- What is expected:
Starting at the first of the items below and ending at the line that contains "Produktbild: Standard Model Phenomenology", copy each line word for word, without the pictures.

- Data under study:

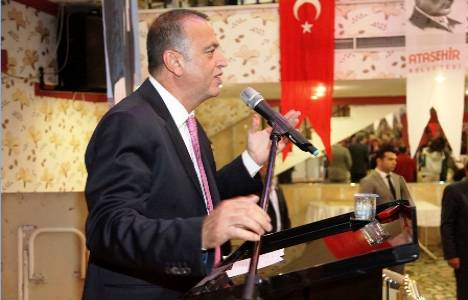 Ataşehir Belediye Başkanı,kentsel dönüşüm konusunda uyarı yaptı!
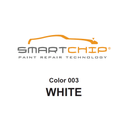 ChipFix color 003, White 150ml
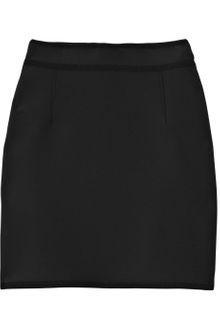 Lisa Marie Fernandez The Bell A-line Skirt - Lyst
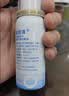 诺斯清海盐水喷鼻儿童生理盐水鼻腔清洗生理海水鼻炎鼻腔喷雾50Ml*2 实拍图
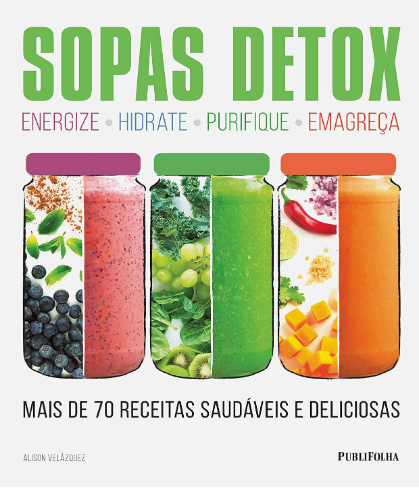 SOPAS DETOX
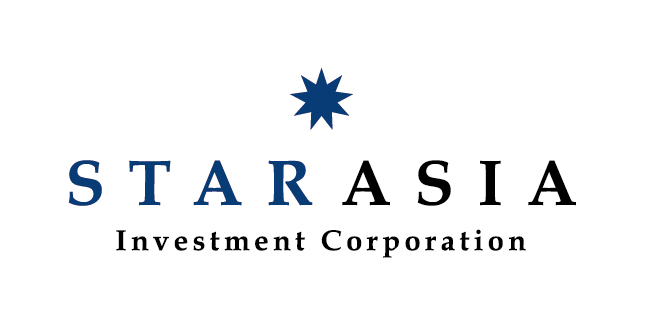 スターアジア不動産投資法人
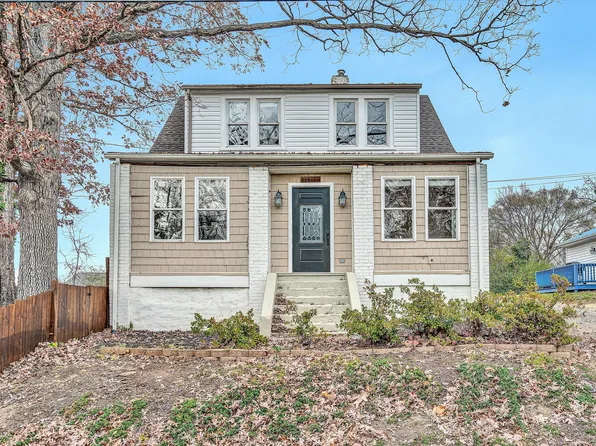 1817 Springfield Ave, Salem, VA 24153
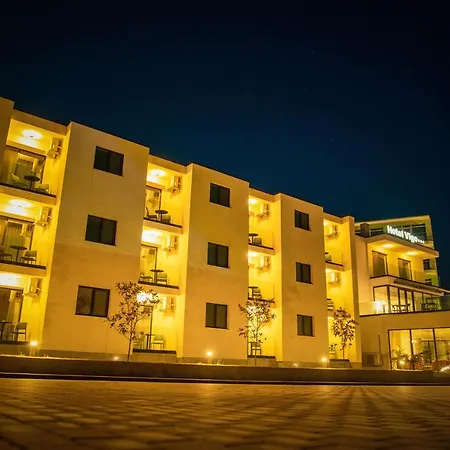 Vigo, 3* Eforie Nord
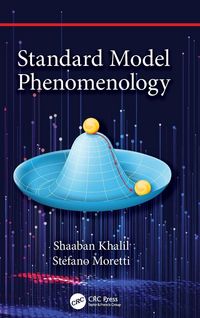 Produktbild: Standard Model Phenomenology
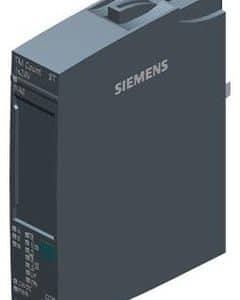Siemens Simatic ET 200SP tællemodul 24V med 1 kanal til incremental encoder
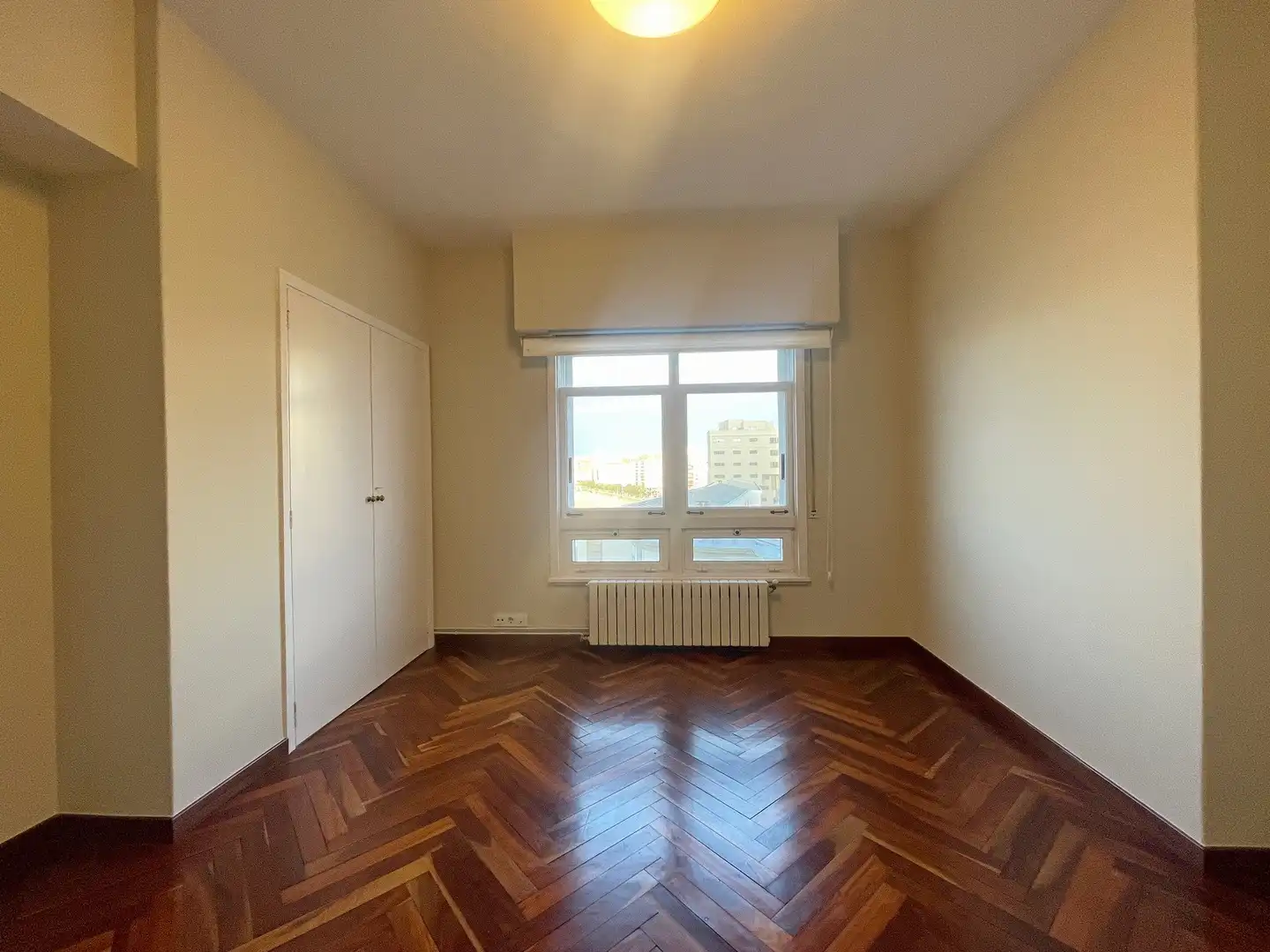 Piso de alquiler en San Pablo - Juan Flórez
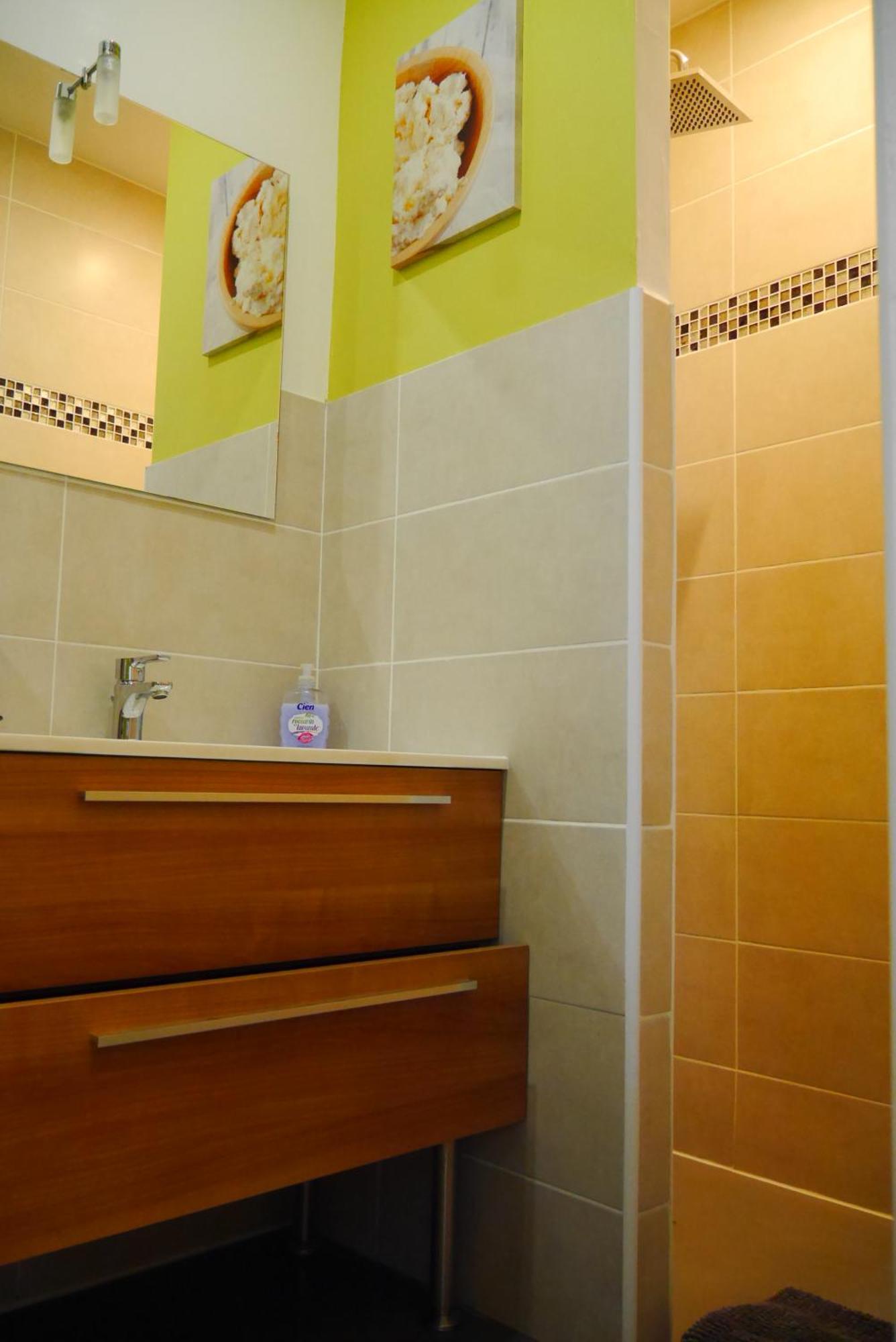 شقة La Sala Amélie-les-Bains-Palalda المظهر الخارجي الصورة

- Finished exercise:
 Ataşehir Belediye Başkanı,kentsel dönüşüm konusunda uyarı yaptı!
 ChipFix color 003, White 150ml
 Lisa Marie Fernandez The Bell A-line Skirt - Lyst
 诺斯清海盐水喷鼻儿童生理盐水鼻腔清洗生理海水鼻炎鼻腔喷雾50Ml*2 实拍图
 SOPAS DETOX
 スターアジア不動産投資法人
 1817 Springfield Ave, Salem, VA 24153
 Vigo, 3* Eforie Nord
 Produktbild: Standard Model Phenomenology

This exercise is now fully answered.